**GIVEN REQUEST:**
Answer these questions about the AGN feedback excerpt, numbering each answer to match its question.
1. Which mode is mostly associated with high luminosity AGN?
2. In which mode does the radio plasma provide the main source of energy?
3. What have X-ray images revealed in the hot gas?

The quasar (or radiative) mode is mostly associated with high luminosity AGN, i.e., those emitting close to the Eddington limit, where most of the energy is released by radiation (or a wind) from the accretion disk but where also radio jets can play a role. The release of energy drives gas outflows expelling gas from the galaxy. The jet (or kinetic) mode is, instead, considered to be dominant in low-power AGN where the radio plasma provides the main source of energy, preventing the gaseous atmosphere from cooling back into the galaxy. While in the most extreme cases—high luminosity AGN and cool-core clusters—the separation between the two modes can be clear-cut, in other more intermediate situations, and for the most common types of AGN, the separation may not be always so sharp. Multi-wavelengths observations are often needed to recognize and disentangle different modes of feedback. Furthermore, the luminosity (or radio power) of the AGN is not the only parameter defining the impact. The coupling between the energy released and the medium is important (Tadhunter, 2008; Alexander and Hickox, 2012) as well as the duty-cycle of the activity (Fabian, 2012; Morganti, 2017).
Feedback on large (tens of kpc) scales: radio lobes and X-ray cavities
The most clear observational evidence of the impact of the nuclear activity on the surrounding medium comes from X-ray and radio observations, in particular in gas rich cool-core clusters (McNamara and Nulsen, 2007, 2012 for reviews). X-ray images have revealed giant cavities and shock fronts in the hot gas, often filled with radio plasma lobes. The spatial coincidence between these cavities and the emission from radio lobes, suggests that the hot gas has been displaced by the expanding radio bubbles inflated by radio jets emitted by the central active SMBH. These studies have shown that the power associated to the radio jet provides the mechanism to offset radiative losses and to suppress gas cooling. They have provided a direct and relatively reliable mean of measuring the energy injected by the AGN (see McNamara and Nulsen, 2007, 2012 for reviews). Given that the radiative cooling time at the centers of hot atmospheres in groups, clusters and elliptical galaxies can be short (ranging from < 1 Gyr to below 0.1 Gyr for the latter group), without this energy input, the gas would cool from the surrounding atmosphere. This will produce a large amount of molecular gas and star formation that instead is not observed in e.g., central cluster galaxies or any massive galaxy (Ciotti et al., 2017).

**DATA LINES:**
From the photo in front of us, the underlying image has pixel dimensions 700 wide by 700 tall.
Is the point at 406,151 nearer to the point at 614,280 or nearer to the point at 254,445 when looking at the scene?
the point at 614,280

**WORKED ANSWER:**
1. The quasar (or radiative) mode.
2. The jet (or kinetic) mode, in low-power AGN.
3. Giant cavities and shock fronts, often filled with radio plasma lobes.